■ Source text:

'''

# Denver makes offer to Moute



## roux (Jun 20, 2006)

http://www.jsonline.com/blogs/sports/135376068.html



> The Denver Post is reporting that the Denver Nuggets have made a four-year offer in the range of $19 million to restricted free agent forward Luc Richard Mbah a Moute.
> 
> The Bucks would have a three-day period to match the Nuggets offer or let the 6-foot-8 forward move on to Denver.
> 
> ...


I would love to see the Bucks bring Moute back, he is one of my favorite Bucks and everything he brings to the team cant be replaced, however with all the forwards we have on this team right now i think there is a very good chance we let him walk


----------



## narek (Jul 29, 2005)

It's going to be an interesting choice for the Bucks, considering Skiles loves Moute. 

I'd hate to see him go.


----------



## roux (Jun 20, 2006)

Looks like the bucks are going to match, good, now get rid of ilyasova


----------



## Jeremy0916 (Dec 11, 2011)

*Bucks match for Mbah a Moute*

Link


> The Bucks will match the four-year offer Luc Richard Mbah a Moute received from the Nuggets, according to a source.
> 
> Mbah a Moute was offered $19 million over four seasons.
> 
> ...


Good deal.


----------

'''

■ Data:
'''

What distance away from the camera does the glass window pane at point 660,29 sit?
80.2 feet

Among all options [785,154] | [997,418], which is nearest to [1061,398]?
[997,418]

'''

■ Objective: In the thread about Denver's offer to Moute, why does the first poster think the Bucks may let him go? Answer in one to three sentences.

■ Output for this task: The first poster thinks there is a very good chance the Bucks let Moute walk because the team already has so many forwards. The poster says this even though Moute is one of their favorite Bucks and what he brings to the team can't be replaced.